Burnt Telecaster

thekiwidisciple

Junior Member
Messages
34
Got this made up by Warmoth, with a neck too, a few months ago. Just got it back from the pyrographer today. It has no finish on it.

27062009.jpg


Will be starting the finish probably tomorrow.
 
I'll start the finish shortly. I'm using Minwax Wipe-On Poly. Because of the burning, grain filling was not possible. So it'll end up with a beautiful natural finish!!

As far as pickups go, I've had a set made by Mick Brierley (Adelaide). If you're ever looking for pickups, do yourself a favour and contact this man! You will not regret it!!

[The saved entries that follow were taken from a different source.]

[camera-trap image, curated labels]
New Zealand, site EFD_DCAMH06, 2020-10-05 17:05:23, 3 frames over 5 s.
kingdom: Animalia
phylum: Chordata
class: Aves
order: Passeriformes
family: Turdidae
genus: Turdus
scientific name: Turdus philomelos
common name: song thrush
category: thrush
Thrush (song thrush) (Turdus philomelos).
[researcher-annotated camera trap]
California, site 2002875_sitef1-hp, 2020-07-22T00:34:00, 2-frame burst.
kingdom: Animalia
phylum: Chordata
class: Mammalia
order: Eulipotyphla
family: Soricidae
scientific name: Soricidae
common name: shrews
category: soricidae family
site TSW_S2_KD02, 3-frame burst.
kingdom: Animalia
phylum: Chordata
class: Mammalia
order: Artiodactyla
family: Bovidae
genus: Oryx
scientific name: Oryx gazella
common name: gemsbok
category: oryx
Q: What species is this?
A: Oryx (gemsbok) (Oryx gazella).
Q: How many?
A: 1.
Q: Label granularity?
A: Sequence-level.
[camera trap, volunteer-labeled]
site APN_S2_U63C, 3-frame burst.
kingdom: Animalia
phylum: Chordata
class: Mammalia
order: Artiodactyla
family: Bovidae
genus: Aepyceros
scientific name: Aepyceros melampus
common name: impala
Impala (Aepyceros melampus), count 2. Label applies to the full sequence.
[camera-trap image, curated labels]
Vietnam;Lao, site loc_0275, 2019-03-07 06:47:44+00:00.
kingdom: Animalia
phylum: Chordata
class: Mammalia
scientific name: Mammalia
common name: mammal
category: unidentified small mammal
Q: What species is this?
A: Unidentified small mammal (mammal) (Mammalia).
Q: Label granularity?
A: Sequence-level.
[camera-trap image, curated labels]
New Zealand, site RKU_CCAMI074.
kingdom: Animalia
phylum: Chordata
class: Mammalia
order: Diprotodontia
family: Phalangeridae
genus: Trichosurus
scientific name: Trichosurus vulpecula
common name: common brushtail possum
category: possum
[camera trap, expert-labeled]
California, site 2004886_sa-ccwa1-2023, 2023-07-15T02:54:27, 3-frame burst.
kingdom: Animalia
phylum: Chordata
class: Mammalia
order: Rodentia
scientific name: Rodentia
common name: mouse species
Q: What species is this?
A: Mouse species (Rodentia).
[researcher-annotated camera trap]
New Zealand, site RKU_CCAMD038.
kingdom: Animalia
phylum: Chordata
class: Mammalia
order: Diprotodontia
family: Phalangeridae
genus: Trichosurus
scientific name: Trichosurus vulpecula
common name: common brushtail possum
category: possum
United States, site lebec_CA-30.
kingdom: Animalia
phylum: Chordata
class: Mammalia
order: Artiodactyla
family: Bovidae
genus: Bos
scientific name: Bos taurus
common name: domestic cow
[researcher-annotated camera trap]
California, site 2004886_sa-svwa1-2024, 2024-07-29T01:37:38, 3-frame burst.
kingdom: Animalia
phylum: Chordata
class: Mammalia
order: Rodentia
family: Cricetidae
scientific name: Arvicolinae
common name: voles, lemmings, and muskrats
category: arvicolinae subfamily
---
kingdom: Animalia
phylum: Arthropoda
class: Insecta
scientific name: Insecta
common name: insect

http://www.brierleyguitarpickups.com.au/
 
I hope you get this in time - I would NOT use minwax wipe on poly for that beautiful piece of art!
The surface will be very, very uneven - unfilled swamp ash plus all the burning. The poly will pool in the depressions and probably take forever to dry to an uneven and ugly mess. Further, it's very hard to add coats to fix screwups - new coats will tend to lay on top visibly without blending in with previous coats. I think the wipe on poly is great for very smooth wood applications like a maple neck, so-so for wood like alder or poplar. I would not use it on swamp ash, especially not on a one of a kind piece like you have there.
That piece of art is a fine candidate for a bit of color, like a vintage amber, and a nitro finish - easy to repair and forgiving of mistakes. Seriously!
 
Thanks for the info, tfarny. I haven't started the finish, and I guess I won't use the Minwax after reading what you've written. I don't want to stain it with amber or anything, I like the contrast between the Ash and the burning. What would you suggest for a finish?
 
WOW!!!  That is going to be a real looker  :glasses9:
So, who is your pyrographer?  Where do you go to get work like this?
If you don't know the rules; more pictures are required.  Please keep us posted...  :hello2:
:kewlpics: :rock-on:
 
Tfarny has a great point about the wipe on finished.  It is ash, so it will take quite some time to seal the wood as well.  I am finishing up an ash  bass body with urethane and a spray gun.  It took 4 coats of sealer, after grain filling.  I might have been a little excessive about being "sure" but it took in a lot of sealer.  The point I would emphasize more is to get spray on finish.  This way you can control the thickness of the layers of finish much better.  Then you should use lots of thin coats.  It will look like drizzle has hit the body, and then a moment or two later the whole thing looks like one continuous sheen, and stop.  Since it has quite a few uneven surfaces wait until it is dry and then do the other side.  Then wait at least a day for it to properly set up, more might be better, before doing the next layer.  Spray cans commonly require more time than spray rigs because of the amount of solvent/propellant used in the cans to keep the finish dissolved/spray worthy.  This means you have to wait longer for the solvents to leave.  Use you nose, it will tell you real quick when the finish is solvent free.  The more thin coats, the better off the job will end up, so patience will be very useful here.  

It is a beautiful piece you have there.  Keep us updated.
Patrick

 
Thanks everybody.

Tonar8353 said:
I would shoot a couple of wash coats of non yellowing gloss water white lacquer on it then fill it with McFadden’s transparent grain filler.  
http://www.lmii.com/CartTwo/thirdproducts.asp?CategoryName=Filler&NameProdHeader=McFadden%92s%99+Pore+Filler

After it was level I'd finish it off with the McFadden’s gloss lacquer.  

Nice work.

Thanks for the suggestion, but doing this will mess up the really delicate details in the texture of the burns, which I do love. I like the idea of being able to feel the grain, I think it gives it a more natural feel. I only want to give it a thin natural finish.
 
Well if you want it to look good for years to come, Tonar's way is no doubt the best. Protecting that is probably a bit more complicated than just finishing an alder body.